After a weary search for help through the by-ways of materia medica, and an absolute failure to gain anything except despair, he turned to Christian Science, to Christian knowledge, to the Christ of now, of to-day, not of tomorrow or yesterday, but a present reality, “Lo, I am with you alway, even unto the end of the world,” to find that this loving Christ taught a consciousness of now, “The same yesterday, and to-day, and forever,” a consciousness of health and harmony that never can and never does change to a sense of sickness and discord. He found that no law of God had been broken in the effort to pay his debts through honest labor; rather had God’s law, to “owe no man anything,” been obeyed, and in obeying that law blessing always results, hence the consciousness of health that began his labor could never end in or change to sickness, for consciousness is now, a forever now. This simple truth changed the man at once, and to-day both he and his wife are becoming earnest followers of the scientific fact that consciousness is right now, and right now “Is cognizant only of the things of God” (Science and Health, p. 276), and the resultant health is a practical witness of this verity.

“In the beginning God created the heaven and the earth. In the beginning, God, good, was the only consciousness, that beginning is to-day, this moment, therefore consciousness is now conscious only of the things of good, and this is man’s consciousness; therefore evil, under whatsoever guise, whether good or bad, cannot come as man’s consciousness and proclaim itself as such, for God, good, is his only consciousness.

“The work to be performed is ours,” to know that consciousness is good, and good only, and that it dwells forever in Spirit, never in matter; in Life, never in death; in Truth, never in falsity; in Love, never in hatred; in abundance, never in scarcity; in omnipotence, strength, never in weakness; in omniscience, knowledge, never in ignorance; and in omnipresence, now, never in yesterday or to-morrow.
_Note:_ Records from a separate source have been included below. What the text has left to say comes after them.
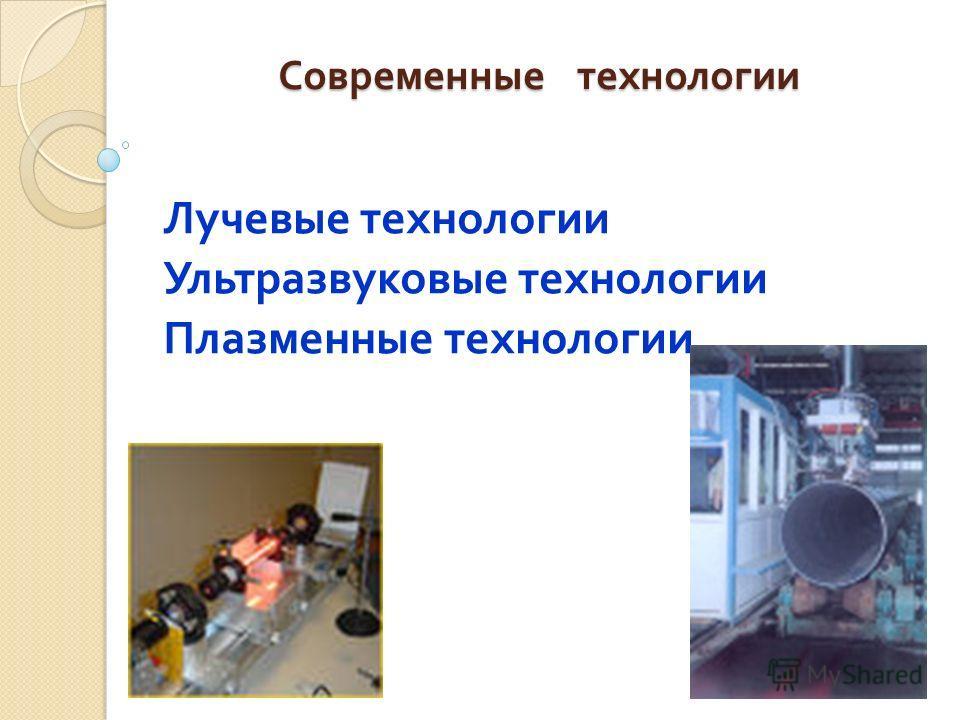 Современные технологии Лучевые технологии Ультразвуковые технологии Плазменные технологии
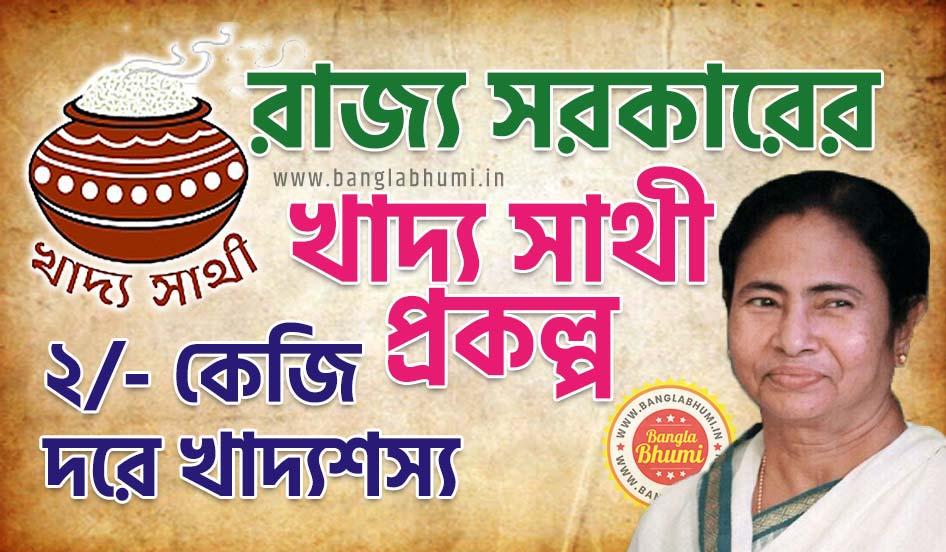 Khadya Sathi Scheme West Bengal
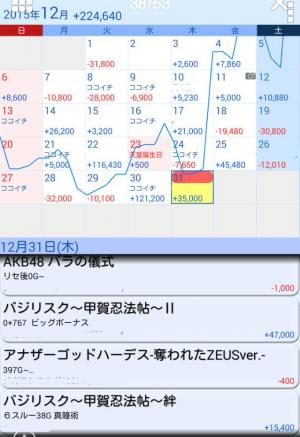 2016-01-24 19.41.40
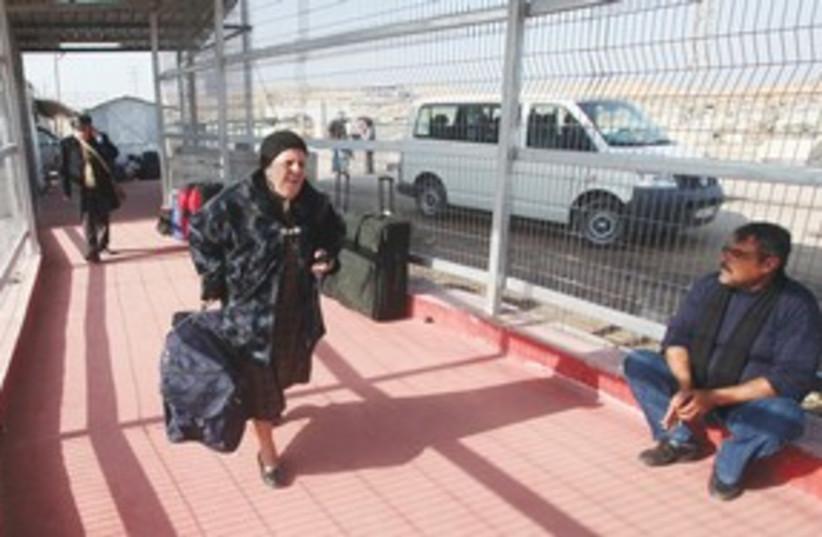 Erez Crossing 311 (R) (photo credit: Mohammed Salem/Reuters)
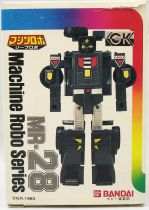 Machine Robo - MR-28 Jeep Robo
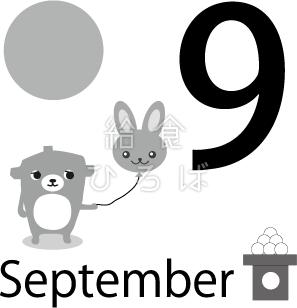 9月ナベクマ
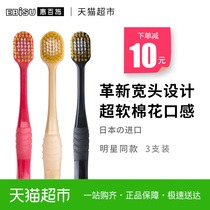 Huibaishi Japan imported wide head adult super soft toothbrush family loaded value 3 sticks color random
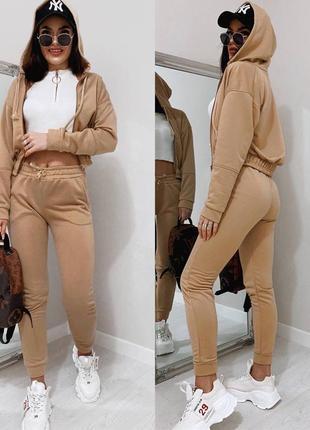 Костюм женский штаны кофта набор прогулочный спортивный костюм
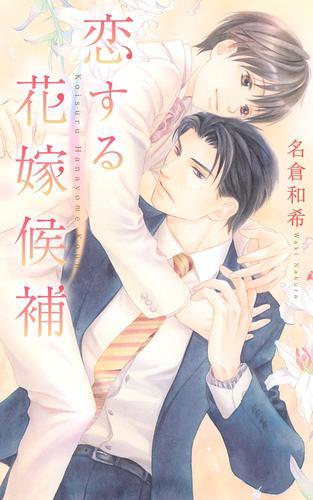 恋する花嫁候補 漫画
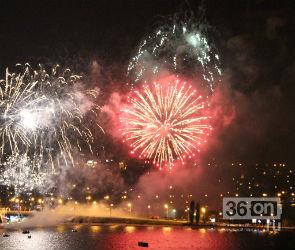День города-2017 пройдет в Воронеже 16 сентября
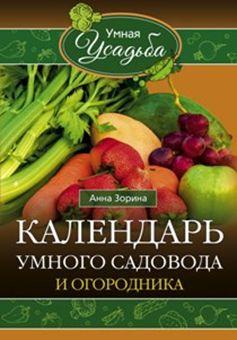 Зорина А - Календарь умного садовода и огородника обложка книги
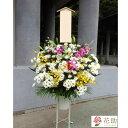 【花】フラワーコンシェルジュが厳選した花屋の葬儀スタンド花1段 25000円 【お悔やみ】【即日発送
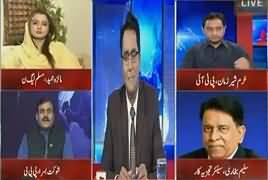 Aamne Saamne (Bachi Hui PPP PTI Mein Ja Rahi Hai?) – 23rd June 2017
This is the kingdom of heaven within, this is man’s birthright, this is being kings and priests unto God, this is the heritage of the sons of God, this is “Not my will, but thine, be done.” This consciousness is the consciousness “We solemnly promise to strive, watch, and pray .. . to be in us” (Science and Health, p. 497), and it is this consciousness that destroys all sense of sickness, sin, poverty, hatred, anger, resentment, jealousy, envy, death; in fact, all the works of darkness, and that enables mortal man to put on the “armor of light,” for this consciousness is the “Light, which lighteth every man that cometh into the world,” that is now and forevermore “One with the Father,” “Hidden with Christ in God,” never absent from God, for it is “God with us.”
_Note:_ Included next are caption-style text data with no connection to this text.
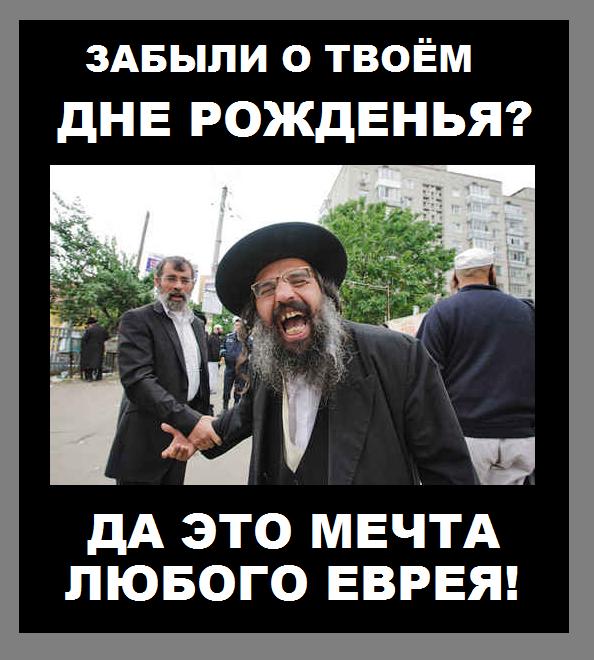 Еврейское поздравления 40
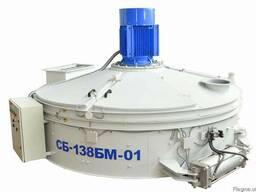 Бетоносмеситель принудительный СБ-138БМ объём 1500 л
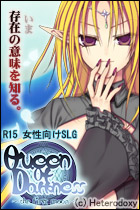 Queen Of Darkness〜the first moon〜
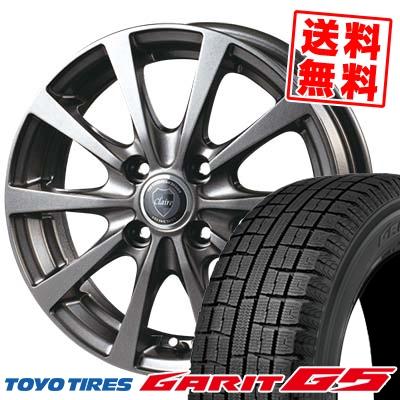 175/65R15 84Q TOYO TIRES トーヨータイヤ GARIT G5 ガリット G5 CLAIRE RG10 クレール RG10 スタッドレスタイヤホイール4本セット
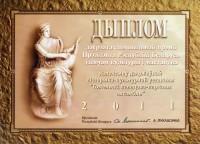 Cпециальная премия Президента Республики Беларусь деятелям культуры и искусства 2011
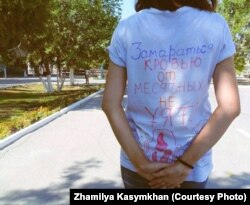 Участница акции в Кызылорде, посвященной дестигматизации менструации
“Adam, where art thou?” must be the scrutinizing question of every hour. While realizing what consciousness truly is, we must discern and see clearly what the mortal or Adam consciousness claims to be and annihilate it. We must remember Jesus’ denunciation of it as a whited sepulchre full of dead men’s bones and all uncleanness, a pharisee and a hypocrite, a liar from the beginning and the father of every lie, that knows not the truth because there is no truth in it. We must face the question (to quote from Retrospection and Introspection, p. 107), “Art thou still unacquainted with thyself? Then be introduced to this self. ‘Know thyself!’ as said the classic Grecian motto. Note well the falsity of this mortal self! Behold its vileness, and remember this poverty-stricken ‘stranger, that is within thy gates.’ Cleanse every stain from this wanderer’s soiled garments, wipe the dust from his feet and the tears from his eyes, that you may behold the real man, the fellowsaint of a holy household.” Then will follow to one and all the benediction from on high “I have fought a good fight, .. . I have kept the faith,” and with Paul, consciousness will declare “I am persuaded, that neither death, nor life, nor angels, nor principalities, nor powers, nor things present, nor things to come, nor height, nor depth, nor any other creature, shall be able to separate us from the love of God, which is in Christ Jesus our Lord.”